- Challenge 1
Reproduce word for word the part of the MetroMile forum thread running from "Because, heretofore, I" up to and including "great coverage (250/500).".

- Source
◇ ◇ ◇ ◇

# MetroMile Charges Now for Uber Miles



## ResIpsaUber (Dec 27, 2015)

So, I still have Uber TNC endorsement permitting me to drive my automobile with the Peace of Mind that I am properly insured. But, one of the big benefits of using MetroMile were that that did not charge for TNC miles. That has changed. I just got my new policy renewal with this ditty that could have gone unnoticed:

"Your policy’s terms and conditions have changed for your renewal term. According to the California Department of Insurance, Transportation Network Company (TNC) miles must be included when rating our CA customers. We are now required to charge for all TNC miles (those driven while you are en route to pick up a customer for Uber and while an Uber customer is in your car). These miles will no longer be deducted from your monthly bills."

It seems that they could include TNC miles for rating purposes without charging for them! Just one of the little screws. I have $5.0 cents per mile MetroMile policy. If I drive a 1,000 uber miles per month, that is another $50 out of pocket.


----------



## Fozzie (Aug 11, 2018)

*"Designed for low-mileage drivers" *

Why would you choose such a policy for rideshare?


----------



## ResIpsaUber (Dec 27, 2015)

Fozzie said:


> *"Designed for low-mileage drivers" *
> 
> Why would you choose such a policy for rideshare?


Because, heretofore, I had a policy that charged me only for my "low mileage personal miles" and not for Uber miles. My insurance was super cheap and I got great coverage (250/500).


----------



## Fozzie (Aug 11, 2018)

They didn't charge you for the rideshare miles because those weren't PERSONAL miles, they were BUSINESS miles which weren't covered. If you got into an accident while driving rideshare, you'd have been an uninsured motorist. (and I'm not convinced that James River would even have covered an accident if you didn't have valid primary insurance coverage)

◇ ◇ ◇ ◇

- Input for this task
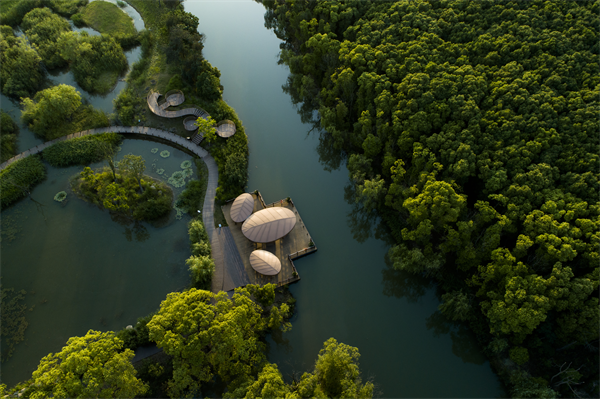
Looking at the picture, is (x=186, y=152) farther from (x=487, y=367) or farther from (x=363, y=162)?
(x=487, y=367)

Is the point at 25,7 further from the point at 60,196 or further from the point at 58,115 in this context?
the point at 60,196

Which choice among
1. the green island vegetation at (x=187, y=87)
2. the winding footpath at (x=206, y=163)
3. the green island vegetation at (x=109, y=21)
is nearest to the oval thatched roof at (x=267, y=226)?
the winding footpath at (x=206, y=163)

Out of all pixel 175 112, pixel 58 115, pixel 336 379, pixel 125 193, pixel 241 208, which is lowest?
pixel 336 379

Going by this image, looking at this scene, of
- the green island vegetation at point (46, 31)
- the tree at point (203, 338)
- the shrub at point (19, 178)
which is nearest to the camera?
the tree at point (203, 338)

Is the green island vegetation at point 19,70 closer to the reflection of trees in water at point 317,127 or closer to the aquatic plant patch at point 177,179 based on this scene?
the aquatic plant patch at point 177,179

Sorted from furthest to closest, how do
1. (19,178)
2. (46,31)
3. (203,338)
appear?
(46,31) → (19,178) → (203,338)

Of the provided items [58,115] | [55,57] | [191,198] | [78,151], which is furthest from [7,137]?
[191,198]

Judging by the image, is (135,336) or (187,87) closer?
(135,336)

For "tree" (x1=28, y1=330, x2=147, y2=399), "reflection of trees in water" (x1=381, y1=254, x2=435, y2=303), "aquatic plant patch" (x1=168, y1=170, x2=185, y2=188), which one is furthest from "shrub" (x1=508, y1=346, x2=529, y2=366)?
"aquatic plant patch" (x1=168, y1=170, x2=185, y2=188)
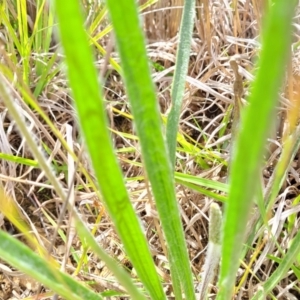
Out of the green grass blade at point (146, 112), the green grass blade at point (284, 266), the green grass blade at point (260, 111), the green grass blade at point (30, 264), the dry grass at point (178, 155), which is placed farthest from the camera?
the dry grass at point (178, 155)

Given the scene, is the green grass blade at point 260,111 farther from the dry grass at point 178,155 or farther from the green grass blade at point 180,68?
the dry grass at point 178,155

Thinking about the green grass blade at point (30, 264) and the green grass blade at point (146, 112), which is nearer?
the green grass blade at point (146, 112)

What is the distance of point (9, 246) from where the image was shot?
0.41 m

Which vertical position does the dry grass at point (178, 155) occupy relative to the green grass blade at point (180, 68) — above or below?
below

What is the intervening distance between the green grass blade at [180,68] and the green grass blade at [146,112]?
14 centimetres

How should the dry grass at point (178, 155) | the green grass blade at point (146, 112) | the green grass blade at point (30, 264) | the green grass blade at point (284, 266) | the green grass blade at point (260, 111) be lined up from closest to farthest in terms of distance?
the green grass blade at point (260, 111) → the green grass blade at point (146, 112) → the green grass blade at point (30, 264) → the green grass blade at point (284, 266) → the dry grass at point (178, 155)

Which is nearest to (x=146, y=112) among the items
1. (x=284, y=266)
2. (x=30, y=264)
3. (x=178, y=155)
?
(x=30, y=264)

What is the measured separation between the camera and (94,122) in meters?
0.29

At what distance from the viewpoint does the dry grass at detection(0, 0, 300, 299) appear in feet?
2.49

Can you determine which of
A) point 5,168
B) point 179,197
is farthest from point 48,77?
point 179,197

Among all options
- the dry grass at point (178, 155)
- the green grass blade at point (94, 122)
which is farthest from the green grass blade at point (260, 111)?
the dry grass at point (178, 155)

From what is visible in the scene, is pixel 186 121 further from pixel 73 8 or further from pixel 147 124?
pixel 73 8

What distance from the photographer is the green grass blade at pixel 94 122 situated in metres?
0.24

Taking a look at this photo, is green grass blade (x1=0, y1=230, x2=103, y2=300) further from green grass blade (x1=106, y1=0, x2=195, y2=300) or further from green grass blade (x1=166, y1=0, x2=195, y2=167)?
green grass blade (x1=166, y1=0, x2=195, y2=167)
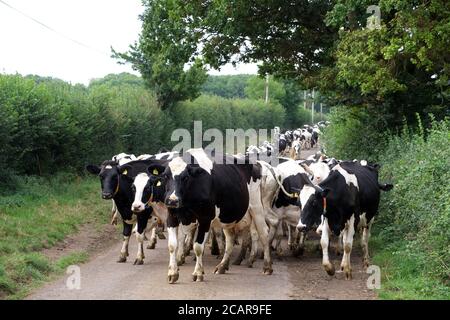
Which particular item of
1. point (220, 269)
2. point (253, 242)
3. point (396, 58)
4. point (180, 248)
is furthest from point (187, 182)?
point (396, 58)

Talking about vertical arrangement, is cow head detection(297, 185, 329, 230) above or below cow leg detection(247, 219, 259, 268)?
above

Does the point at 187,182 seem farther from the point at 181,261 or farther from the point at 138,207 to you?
the point at 181,261

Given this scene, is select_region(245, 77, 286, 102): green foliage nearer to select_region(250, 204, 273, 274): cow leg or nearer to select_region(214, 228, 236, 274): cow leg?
select_region(250, 204, 273, 274): cow leg

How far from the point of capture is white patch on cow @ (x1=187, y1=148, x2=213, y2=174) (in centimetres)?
1201

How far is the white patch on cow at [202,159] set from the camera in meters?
12.0

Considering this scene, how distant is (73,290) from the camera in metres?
10.8

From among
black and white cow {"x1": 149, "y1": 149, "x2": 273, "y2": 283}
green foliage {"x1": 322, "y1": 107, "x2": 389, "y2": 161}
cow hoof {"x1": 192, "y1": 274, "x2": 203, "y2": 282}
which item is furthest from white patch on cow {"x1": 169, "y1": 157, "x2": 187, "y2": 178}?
green foliage {"x1": 322, "y1": 107, "x2": 389, "y2": 161}

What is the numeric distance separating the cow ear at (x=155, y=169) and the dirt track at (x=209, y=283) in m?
1.80

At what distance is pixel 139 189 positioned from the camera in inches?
512

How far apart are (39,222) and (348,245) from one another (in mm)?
7596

◇ ◇ ◇ ◇

- Challenge 2
In the records, from the line containing "Talking about vertical" up to and including the last line of the records, switch "vertical arrangement" to "vertical placement" and leave everything else unchanged. Return only those lines.

- Response 1
Because, heretofore, I had a policy that charged me only for my "low mileage personal miles" and not for Uber miles. My insurance was super cheap and I got great coverage (250/500).

- Response 2
Talking about vertical placement, is cow head detection(297, 185, 329, 230) above or below cow leg detection(247, 219, 259, 268)?
above

Does the point at 187,182 seem farther from the point at 181,261 or farther from the point at 138,207 to you?
the point at 181,261

Given this scene, is select_region(245, 77, 286, 102): green foliage nearer to select_region(250, 204, 273, 274): cow leg or nearer to select_region(214, 228, 236, 274): cow leg?
select_region(250, 204, 273, 274): cow leg

How far from the point of capture is white patch on cow @ (x1=187, y1=148, x2=213, y2=174) (in centimetres)?
1201

How far is the white patch on cow at [202,159] set from the camera in meters?
12.0

Considering this scene, how distant is (73,290) from the camera in metres?
10.8

From among
black and white cow {"x1": 149, "y1": 149, "x2": 273, "y2": 283}
green foliage {"x1": 322, "y1": 107, "x2": 389, "y2": 161}
cow hoof {"x1": 192, "y1": 274, "x2": 203, "y2": 282}
which item is furthest from white patch on cow {"x1": 169, "y1": 157, "x2": 187, "y2": 178}?
green foliage {"x1": 322, "y1": 107, "x2": 389, "y2": 161}

What is the numeric distance separating the cow ear at (x=155, y=169) and the dirt track at (x=209, y=283) in m?
1.80

At what distance is pixel 139 189 positioned from the camera in inches?
512

How far apart are (39,222) and (348,245) from one another (in mm)?
7596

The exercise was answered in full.